The Kingdom of Saudi Arabia, which has been relatively closed off from most parts of the world for several decades already, has in recent years relaxed its strict social codes such as segregating men and women in public places and requiring women to wear all-covering black robes or abayas.
Saudi Introduces New Tourist Visa Policy, No Abaya Rule
According to Saudi’s tourism chief Al Khateeb, abayas will no longer be mandatory for female tourists but they will still be required to wear a modest dress when in the Kingdom especially public places including beaches and marketplaces, as shared in a report by the Khaleej Times.
Khateeb clarified that certain restrictions still remain in place such as the ban on alcoholic drinks and products. He noted, “We will have enough tourists to come to Saudi Arabia to enjoy other things.”
Of note, visas may be applied for online for about USD 80 (AED 294; SAR 300), with no restrictions for unaccompanied women as in the past. Access to the Muslim holy cities of Makkah and Madinah, however, is restricted.
While details as to which countries will be eligible for the new visa scheme, Khateeb shared that China, Japan, Europe, and the United States were among the top outbound targets.

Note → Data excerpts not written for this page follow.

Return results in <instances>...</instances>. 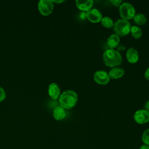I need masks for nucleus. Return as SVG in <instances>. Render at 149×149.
<instances>
[{
	"mask_svg": "<svg viewBox=\"0 0 149 149\" xmlns=\"http://www.w3.org/2000/svg\"><path fill=\"white\" fill-rule=\"evenodd\" d=\"M77 93L73 90H66L61 94L58 101L59 105L65 109H70L74 107L77 102Z\"/></svg>",
	"mask_w": 149,
	"mask_h": 149,
	"instance_id": "nucleus-1",
	"label": "nucleus"
},
{
	"mask_svg": "<svg viewBox=\"0 0 149 149\" xmlns=\"http://www.w3.org/2000/svg\"><path fill=\"white\" fill-rule=\"evenodd\" d=\"M103 61L108 67L115 68L120 65L122 61L121 54L118 51L113 49H108L103 54Z\"/></svg>",
	"mask_w": 149,
	"mask_h": 149,
	"instance_id": "nucleus-2",
	"label": "nucleus"
},
{
	"mask_svg": "<svg viewBox=\"0 0 149 149\" xmlns=\"http://www.w3.org/2000/svg\"><path fill=\"white\" fill-rule=\"evenodd\" d=\"M113 27L116 34L119 36H125L130 33L131 25L128 20L120 19L114 23Z\"/></svg>",
	"mask_w": 149,
	"mask_h": 149,
	"instance_id": "nucleus-3",
	"label": "nucleus"
},
{
	"mask_svg": "<svg viewBox=\"0 0 149 149\" xmlns=\"http://www.w3.org/2000/svg\"><path fill=\"white\" fill-rule=\"evenodd\" d=\"M119 11L122 19L127 20L133 19L136 15L134 6L128 2H123L119 7Z\"/></svg>",
	"mask_w": 149,
	"mask_h": 149,
	"instance_id": "nucleus-4",
	"label": "nucleus"
},
{
	"mask_svg": "<svg viewBox=\"0 0 149 149\" xmlns=\"http://www.w3.org/2000/svg\"><path fill=\"white\" fill-rule=\"evenodd\" d=\"M37 7L40 13L42 15L47 16L52 13L54 3L51 0H40L38 2Z\"/></svg>",
	"mask_w": 149,
	"mask_h": 149,
	"instance_id": "nucleus-5",
	"label": "nucleus"
},
{
	"mask_svg": "<svg viewBox=\"0 0 149 149\" xmlns=\"http://www.w3.org/2000/svg\"><path fill=\"white\" fill-rule=\"evenodd\" d=\"M133 119L139 124L147 123L149 122V112L144 109H139L134 113Z\"/></svg>",
	"mask_w": 149,
	"mask_h": 149,
	"instance_id": "nucleus-6",
	"label": "nucleus"
},
{
	"mask_svg": "<svg viewBox=\"0 0 149 149\" xmlns=\"http://www.w3.org/2000/svg\"><path fill=\"white\" fill-rule=\"evenodd\" d=\"M93 79L97 84L100 85H106L110 80L108 73L104 70L96 71L94 74Z\"/></svg>",
	"mask_w": 149,
	"mask_h": 149,
	"instance_id": "nucleus-7",
	"label": "nucleus"
},
{
	"mask_svg": "<svg viewBox=\"0 0 149 149\" xmlns=\"http://www.w3.org/2000/svg\"><path fill=\"white\" fill-rule=\"evenodd\" d=\"M86 17L90 22L97 23L101 22L102 15L98 9L91 8L86 12Z\"/></svg>",
	"mask_w": 149,
	"mask_h": 149,
	"instance_id": "nucleus-8",
	"label": "nucleus"
},
{
	"mask_svg": "<svg viewBox=\"0 0 149 149\" xmlns=\"http://www.w3.org/2000/svg\"><path fill=\"white\" fill-rule=\"evenodd\" d=\"M48 93L52 99H58L61 95V90L58 84L55 82L50 83L48 88Z\"/></svg>",
	"mask_w": 149,
	"mask_h": 149,
	"instance_id": "nucleus-9",
	"label": "nucleus"
},
{
	"mask_svg": "<svg viewBox=\"0 0 149 149\" xmlns=\"http://www.w3.org/2000/svg\"><path fill=\"white\" fill-rule=\"evenodd\" d=\"M126 57L127 61L130 63H135L137 62L139 59L138 51L134 48H129L126 53Z\"/></svg>",
	"mask_w": 149,
	"mask_h": 149,
	"instance_id": "nucleus-10",
	"label": "nucleus"
},
{
	"mask_svg": "<svg viewBox=\"0 0 149 149\" xmlns=\"http://www.w3.org/2000/svg\"><path fill=\"white\" fill-rule=\"evenodd\" d=\"M93 0H87V1H80L77 0L76 1V7L80 10L83 12H87L90 9L92 8L93 5Z\"/></svg>",
	"mask_w": 149,
	"mask_h": 149,
	"instance_id": "nucleus-11",
	"label": "nucleus"
},
{
	"mask_svg": "<svg viewBox=\"0 0 149 149\" xmlns=\"http://www.w3.org/2000/svg\"><path fill=\"white\" fill-rule=\"evenodd\" d=\"M52 115L55 120H61L63 119L66 116L65 109L59 105H57L54 108Z\"/></svg>",
	"mask_w": 149,
	"mask_h": 149,
	"instance_id": "nucleus-12",
	"label": "nucleus"
},
{
	"mask_svg": "<svg viewBox=\"0 0 149 149\" xmlns=\"http://www.w3.org/2000/svg\"><path fill=\"white\" fill-rule=\"evenodd\" d=\"M120 42L119 36L116 34H112L109 36L107 39V45L109 49H113L116 48Z\"/></svg>",
	"mask_w": 149,
	"mask_h": 149,
	"instance_id": "nucleus-13",
	"label": "nucleus"
},
{
	"mask_svg": "<svg viewBox=\"0 0 149 149\" xmlns=\"http://www.w3.org/2000/svg\"><path fill=\"white\" fill-rule=\"evenodd\" d=\"M125 74V70L119 67H115L112 68L108 72L110 79H117L122 77Z\"/></svg>",
	"mask_w": 149,
	"mask_h": 149,
	"instance_id": "nucleus-14",
	"label": "nucleus"
},
{
	"mask_svg": "<svg viewBox=\"0 0 149 149\" xmlns=\"http://www.w3.org/2000/svg\"><path fill=\"white\" fill-rule=\"evenodd\" d=\"M134 22L139 26H143L146 23L147 18L143 13L136 14L133 18Z\"/></svg>",
	"mask_w": 149,
	"mask_h": 149,
	"instance_id": "nucleus-15",
	"label": "nucleus"
},
{
	"mask_svg": "<svg viewBox=\"0 0 149 149\" xmlns=\"http://www.w3.org/2000/svg\"><path fill=\"white\" fill-rule=\"evenodd\" d=\"M131 35L135 39H139L143 35V32L141 29L138 27L137 26H131L130 32Z\"/></svg>",
	"mask_w": 149,
	"mask_h": 149,
	"instance_id": "nucleus-16",
	"label": "nucleus"
},
{
	"mask_svg": "<svg viewBox=\"0 0 149 149\" xmlns=\"http://www.w3.org/2000/svg\"><path fill=\"white\" fill-rule=\"evenodd\" d=\"M100 22L103 27L107 29L112 28L113 27V25H114V23L112 19L108 16L102 17Z\"/></svg>",
	"mask_w": 149,
	"mask_h": 149,
	"instance_id": "nucleus-17",
	"label": "nucleus"
},
{
	"mask_svg": "<svg viewBox=\"0 0 149 149\" xmlns=\"http://www.w3.org/2000/svg\"><path fill=\"white\" fill-rule=\"evenodd\" d=\"M141 140L144 144L149 146V129H147L144 131L142 134Z\"/></svg>",
	"mask_w": 149,
	"mask_h": 149,
	"instance_id": "nucleus-18",
	"label": "nucleus"
},
{
	"mask_svg": "<svg viewBox=\"0 0 149 149\" xmlns=\"http://www.w3.org/2000/svg\"><path fill=\"white\" fill-rule=\"evenodd\" d=\"M6 98V92L5 90L0 86V102L2 101Z\"/></svg>",
	"mask_w": 149,
	"mask_h": 149,
	"instance_id": "nucleus-19",
	"label": "nucleus"
},
{
	"mask_svg": "<svg viewBox=\"0 0 149 149\" xmlns=\"http://www.w3.org/2000/svg\"><path fill=\"white\" fill-rule=\"evenodd\" d=\"M111 2L112 5H113L116 7H119L121 5V4L123 3L122 1L120 0H112L111 1Z\"/></svg>",
	"mask_w": 149,
	"mask_h": 149,
	"instance_id": "nucleus-20",
	"label": "nucleus"
},
{
	"mask_svg": "<svg viewBox=\"0 0 149 149\" xmlns=\"http://www.w3.org/2000/svg\"><path fill=\"white\" fill-rule=\"evenodd\" d=\"M144 77L146 78V79H147V80L149 81V67L146 69V70L145 71L144 73Z\"/></svg>",
	"mask_w": 149,
	"mask_h": 149,
	"instance_id": "nucleus-21",
	"label": "nucleus"
},
{
	"mask_svg": "<svg viewBox=\"0 0 149 149\" xmlns=\"http://www.w3.org/2000/svg\"><path fill=\"white\" fill-rule=\"evenodd\" d=\"M86 17V13H84L83 12L80 13V18L84 19Z\"/></svg>",
	"mask_w": 149,
	"mask_h": 149,
	"instance_id": "nucleus-22",
	"label": "nucleus"
},
{
	"mask_svg": "<svg viewBox=\"0 0 149 149\" xmlns=\"http://www.w3.org/2000/svg\"><path fill=\"white\" fill-rule=\"evenodd\" d=\"M144 108L146 111H147L148 112H149V101H148L147 102H146V103L145 104V105H144Z\"/></svg>",
	"mask_w": 149,
	"mask_h": 149,
	"instance_id": "nucleus-23",
	"label": "nucleus"
},
{
	"mask_svg": "<svg viewBox=\"0 0 149 149\" xmlns=\"http://www.w3.org/2000/svg\"><path fill=\"white\" fill-rule=\"evenodd\" d=\"M139 149H149V146H147L146 144H144V145L141 146V147H140Z\"/></svg>",
	"mask_w": 149,
	"mask_h": 149,
	"instance_id": "nucleus-24",
	"label": "nucleus"
},
{
	"mask_svg": "<svg viewBox=\"0 0 149 149\" xmlns=\"http://www.w3.org/2000/svg\"><path fill=\"white\" fill-rule=\"evenodd\" d=\"M52 2L54 3H62L63 2H65V1H52Z\"/></svg>",
	"mask_w": 149,
	"mask_h": 149,
	"instance_id": "nucleus-25",
	"label": "nucleus"
}]
</instances>
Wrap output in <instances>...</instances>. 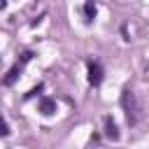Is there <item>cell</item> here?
<instances>
[{
	"label": "cell",
	"mask_w": 149,
	"mask_h": 149,
	"mask_svg": "<svg viewBox=\"0 0 149 149\" xmlns=\"http://www.w3.org/2000/svg\"><path fill=\"white\" fill-rule=\"evenodd\" d=\"M0 135L2 137H7L9 135V126H7V121H5V116L0 114Z\"/></svg>",
	"instance_id": "7"
},
{
	"label": "cell",
	"mask_w": 149,
	"mask_h": 149,
	"mask_svg": "<svg viewBox=\"0 0 149 149\" xmlns=\"http://www.w3.org/2000/svg\"><path fill=\"white\" fill-rule=\"evenodd\" d=\"M121 107H123V112H126V121H128L130 126H135V123L140 121V116H142V107H140V102H137V95H135L130 88H123V93H121Z\"/></svg>",
	"instance_id": "1"
},
{
	"label": "cell",
	"mask_w": 149,
	"mask_h": 149,
	"mask_svg": "<svg viewBox=\"0 0 149 149\" xmlns=\"http://www.w3.org/2000/svg\"><path fill=\"white\" fill-rule=\"evenodd\" d=\"M33 56H35L33 51H23V54H21V58H19V61H16V63H14L12 68H9V72L5 74L2 84H5V86H14V81L19 79V74H21V70H23V65H26V63H28V61H30Z\"/></svg>",
	"instance_id": "2"
},
{
	"label": "cell",
	"mask_w": 149,
	"mask_h": 149,
	"mask_svg": "<svg viewBox=\"0 0 149 149\" xmlns=\"http://www.w3.org/2000/svg\"><path fill=\"white\" fill-rule=\"evenodd\" d=\"M42 88H44V84H37V86H35V88H30V91H28V93H26V100H30V98H33V95H37V93H40V91H42Z\"/></svg>",
	"instance_id": "8"
},
{
	"label": "cell",
	"mask_w": 149,
	"mask_h": 149,
	"mask_svg": "<svg viewBox=\"0 0 149 149\" xmlns=\"http://www.w3.org/2000/svg\"><path fill=\"white\" fill-rule=\"evenodd\" d=\"M86 70H88V84H91V86H100L102 74H105L100 61H88V63H86Z\"/></svg>",
	"instance_id": "3"
},
{
	"label": "cell",
	"mask_w": 149,
	"mask_h": 149,
	"mask_svg": "<svg viewBox=\"0 0 149 149\" xmlns=\"http://www.w3.org/2000/svg\"><path fill=\"white\" fill-rule=\"evenodd\" d=\"M5 7H7V2H5V0H0V9H5Z\"/></svg>",
	"instance_id": "9"
},
{
	"label": "cell",
	"mask_w": 149,
	"mask_h": 149,
	"mask_svg": "<svg viewBox=\"0 0 149 149\" xmlns=\"http://www.w3.org/2000/svg\"><path fill=\"white\" fill-rule=\"evenodd\" d=\"M37 112H40V114H44V116L56 114V100H54V98H49V95H42V98H40V105H37Z\"/></svg>",
	"instance_id": "4"
},
{
	"label": "cell",
	"mask_w": 149,
	"mask_h": 149,
	"mask_svg": "<svg viewBox=\"0 0 149 149\" xmlns=\"http://www.w3.org/2000/svg\"><path fill=\"white\" fill-rule=\"evenodd\" d=\"M84 14H86V21H93V19H95V14H98L95 2H86V5H84Z\"/></svg>",
	"instance_id": "6"
},
{
	"label": "cell",
	"mask_w": 149,
	"mask_h": 149,
	"mask_svg": "<svg viewBox=\"0 0 149 149\" xmlns=\"http://www.w3.org/2000/svg\"><path fill=\"white\" fill-rule=\"evenodd\" d=\"M102 121H105V135H107L112 142H116V140H119V128H116V121H114L112 116H105Z\"/></svg>",
	"instance_id": "5"
}]
</instances>
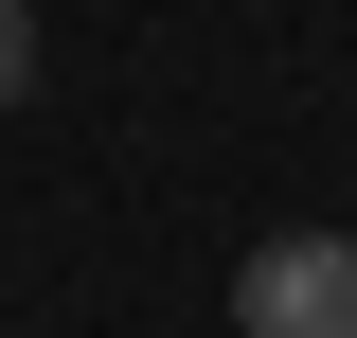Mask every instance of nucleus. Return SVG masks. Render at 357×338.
I'll use <instances>...</instances> for the list:
<instances>
[{"label": "nucleus", "mask_w": 357, "mask_h": 338, "mask_svg": "<svg viewBox=\"0 0 357 338\" xmlns=\"http://www.w3.org/2000/svg\"><path fill=\"white\" fill-rule=\"evenodd\" d=\"M232 338H357V232H268L232 267Z\"/></svg>", "instance_id": "1"}, {"label": "nucleus", "mask_w": 357, "mask_h": 338, "mask_svg": "<svg viewBox=\"0 0 357 338\" xmlns=\"http://www.w3.org/2000/svg\"><path fill=\"white\" fill-rule=\"evenodd\" d=\"M36 89V0H0V107Z\"/></svg>", "instance_id": "2"}]
</instances>
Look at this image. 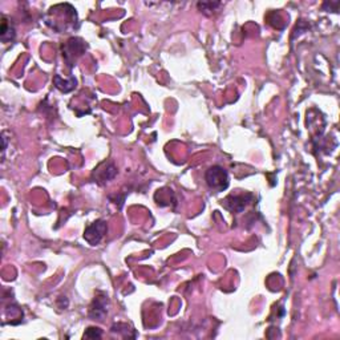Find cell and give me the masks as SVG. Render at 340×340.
<instances>
[{
    "label": "cell",
    "instance_id": "5",
    "mask_svg": "<svg viewBox=\"0 0 340 340\" xmlns=\"http://www.w3.org/2000/svg\"><path fill=\"white\" fill-rule=\"evenodd\" d=\"M0 35H2V40L4 42H8V40H14V38H15V30L11 26H8L6 19H3V23H2V32H0Z\"/></svg>",
    "mask_w": 340,
    "mask_h": 340
},
{
    "label": "cell",
    "instance_id": "1",
    "mask_svg": "<svg viewBox=\"0 0 340 340\" xmlns=\"http://www.w3.org/2000/svg\"><path fill=\"white\" fill-rule=\"evenodd\" d=\"M206 184L210 189L216 192H224L228 186V172L220 166H212L205 174Z\"/></svg>",
    "mask_w": 340,
    "mask_h": 340
},
{
    "label": "cell",
    "instance_id": "2",
    "mask_svg": "<svg viewBox=\"0 0 340 340\" xmlns=\"http://www.w3.org/2000/svg\"><path fill=\"white\" fill-rule=\"evenodd\" d=\"M108 232V224L105 220H96L85 228L84 232V240L90 244L92 246H96V244H100V240H102Z\"/></svg>",
    "mask_w": 340,
    "mask_h": 340
},
{
    "label": "cell",
    "instance_id": "3",
    "mask_svg": "<svg viewBox=\"0 0 340 340\" xmlns=\"http://www.w3.org/2000/svg\"><path fill=\"white\" fill-rule=\"evenodd\" d=\"M106 307H108V299H106V298L105 296L96 298L94 302H93L92 308H90V316L101 320V319L106 315V312H108V308H106Z\"/></svg>",
    "mask_w": 340,
    "mask_h": 340
},
{
    "label": "cell",
    "instance_id": "4",
    "mask_svg": "<svg viewBox=\"0 0 340 340\" xmlns=\"http://www.w3.org/2000/svg\"><path fill=\"white\" fill-rule=\"evenodd\" d=\"M252 197V194H248L246 197L244 196H236V197H228L226 201H224V206L230 210H234V212H242L244 209V206L248 204V198Z\"/></svg>",
    "mask_w": 340,
    "mask_h": 340
}]
</instances>
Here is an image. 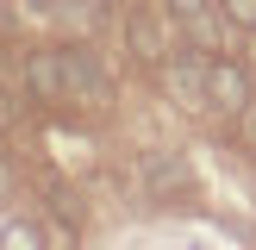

To date, foreigners traveling to Saudi Arabia have been largely restricted to resident workers and their dependents, business travelers, and Muslim pilgrims who are given special visas to visit Makkah and Medina.
Plans to admit a large number of leisure tourists have been discussed for years, only to be blocked by conservative opinion and bureaucracy.
In relation to the new plan, an e-visa for sporting events and concerts has been introduced last December.
According to authorities, the move is part of Crown Prince Mohammed bin Salman’s ambitious plans to develop new industries to wean the world’s top oil exporter off crude and open up society including by introducing previously banned entertainment. For which, most of his reforms have been welcomed with much international praise and support.
Furthermore, with the kingdom’s positive reforms encouraging more traffic and visitors into the country – Saudi aims to at least add 1 million tourism jobs in the near future. However, at this point in time, getting hundreds of thousands of Saudis into the workforce remains a major challenge for the crown prince.